O Brasil perdeu a muito tempo a noção do absurdo.
A imbecilidade impera em todas as instituições alimentada por degeneração crônica da moral que leva a putrefação generalizada e mortal da sociedade saudável.
O remédio vai ter que ser a altura dos absurdos nefastos onde advogados de defesa já se transformaram a muito tempo de cúmplices a chefes do crime organizado.
Pena de morte é pouco. Só mais um pouquinho e vão conseguir inculcar na cabeça do povão que o Juiz Sérgio Moro é o canalha dessa questão.

Boa sorte. Vai que cola. 


A interpretação do ilustre juiz, com a qual concordo, é razoável e fulcra-se em boa doutrina. Os julgadores de instâncias inferiores não são obrigados a seguir a jurisprudência das supriores, nem mesmo do STF o qual não proclamou o seu entendimento a esse respeito, em súmula vinculante.

Pelo que depreende-se do trecho da decisão do Juiz, depósitos vultuosos eram feitos pelo Deputado Pedro Correa na conta do seu chefe de gabinete, Sr. Ivan Vernon. Esse último, foi denunciado pelo MP por lavagem de dinheiro.

Embora tratar-se de crime doloso e que somente se consuma com o resultado (material), não é tema pacífico na doutrina a possibilidade de se admitir dolo eventual em tais delitos. Contudo, se o agente percebeu um certo perigo, é possível que tenha agido na esteira do elemento subjetivo.
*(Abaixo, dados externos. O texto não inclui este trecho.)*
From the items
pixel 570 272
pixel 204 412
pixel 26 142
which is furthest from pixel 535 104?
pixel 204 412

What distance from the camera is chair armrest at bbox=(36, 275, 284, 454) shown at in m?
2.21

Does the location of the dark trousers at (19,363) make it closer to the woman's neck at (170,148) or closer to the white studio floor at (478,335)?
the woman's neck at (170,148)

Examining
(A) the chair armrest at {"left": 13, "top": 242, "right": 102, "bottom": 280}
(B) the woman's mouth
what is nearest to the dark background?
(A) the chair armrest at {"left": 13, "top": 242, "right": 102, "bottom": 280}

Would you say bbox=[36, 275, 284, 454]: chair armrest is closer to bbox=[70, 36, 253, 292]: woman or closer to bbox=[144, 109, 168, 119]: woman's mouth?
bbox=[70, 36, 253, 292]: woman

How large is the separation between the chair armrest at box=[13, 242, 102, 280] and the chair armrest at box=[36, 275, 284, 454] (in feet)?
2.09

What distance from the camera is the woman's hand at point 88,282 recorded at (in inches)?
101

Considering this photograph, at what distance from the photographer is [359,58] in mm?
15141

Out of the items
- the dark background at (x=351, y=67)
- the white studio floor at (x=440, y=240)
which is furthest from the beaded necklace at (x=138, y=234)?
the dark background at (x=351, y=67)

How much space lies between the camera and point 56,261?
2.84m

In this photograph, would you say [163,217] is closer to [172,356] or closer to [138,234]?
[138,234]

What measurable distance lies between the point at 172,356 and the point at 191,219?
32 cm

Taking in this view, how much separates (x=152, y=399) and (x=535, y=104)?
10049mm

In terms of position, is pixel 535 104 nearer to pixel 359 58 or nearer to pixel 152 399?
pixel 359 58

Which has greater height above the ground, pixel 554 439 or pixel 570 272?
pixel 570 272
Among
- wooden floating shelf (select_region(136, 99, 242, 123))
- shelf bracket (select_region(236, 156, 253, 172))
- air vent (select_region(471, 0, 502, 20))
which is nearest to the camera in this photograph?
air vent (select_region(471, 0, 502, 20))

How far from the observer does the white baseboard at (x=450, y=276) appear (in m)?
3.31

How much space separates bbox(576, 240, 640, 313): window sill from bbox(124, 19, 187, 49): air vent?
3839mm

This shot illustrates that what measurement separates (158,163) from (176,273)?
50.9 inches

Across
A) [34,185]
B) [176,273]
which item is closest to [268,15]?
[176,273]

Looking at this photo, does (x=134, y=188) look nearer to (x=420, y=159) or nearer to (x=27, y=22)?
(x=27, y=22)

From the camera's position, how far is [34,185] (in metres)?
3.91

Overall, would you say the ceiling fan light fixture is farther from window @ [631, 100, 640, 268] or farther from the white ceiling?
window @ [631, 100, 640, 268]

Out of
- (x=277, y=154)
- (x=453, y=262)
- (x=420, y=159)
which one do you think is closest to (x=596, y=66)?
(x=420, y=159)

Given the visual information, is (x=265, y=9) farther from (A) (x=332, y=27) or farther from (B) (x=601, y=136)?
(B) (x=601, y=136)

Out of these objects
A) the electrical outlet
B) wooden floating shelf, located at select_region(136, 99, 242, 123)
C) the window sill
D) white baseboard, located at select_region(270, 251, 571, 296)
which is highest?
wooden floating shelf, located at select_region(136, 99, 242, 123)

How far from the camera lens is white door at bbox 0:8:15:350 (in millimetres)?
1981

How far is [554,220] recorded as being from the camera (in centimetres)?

Fica difícil não perceber a ilicitude em reiterados depósitos vultuosos em sua conta corrente, feitas pelo seu chefe (que no caso tratava-se de um Deputado Federal, e que jamais, pelo menos em tese, precisaria da ajuda do seu subordinado para guardar dinheiro). Fica claro ai a percepção do perigo de agir por parte de Ivan Vernon.

É óbvio que não basta apenas uma certa consciência da ilicitude, mas a percepção de um perigo real quando dessas transações financeiras. Imagina seu chefe depositando grandes quantias em dinheiro na sua conta corrente, realizando saques e novos depósitos. Isso reiteradamente?

Como nos ensina Claus Roxin: "não basta uma consciência potencial, marginal, ou um sentimento. Deve-se averiguar se o agente percebeu o perigo de agir, e se assumiu o risco de contribuir para um ato de lavagem" (Derecho Penal)

E aguardar para assistirmos os recursos que virão.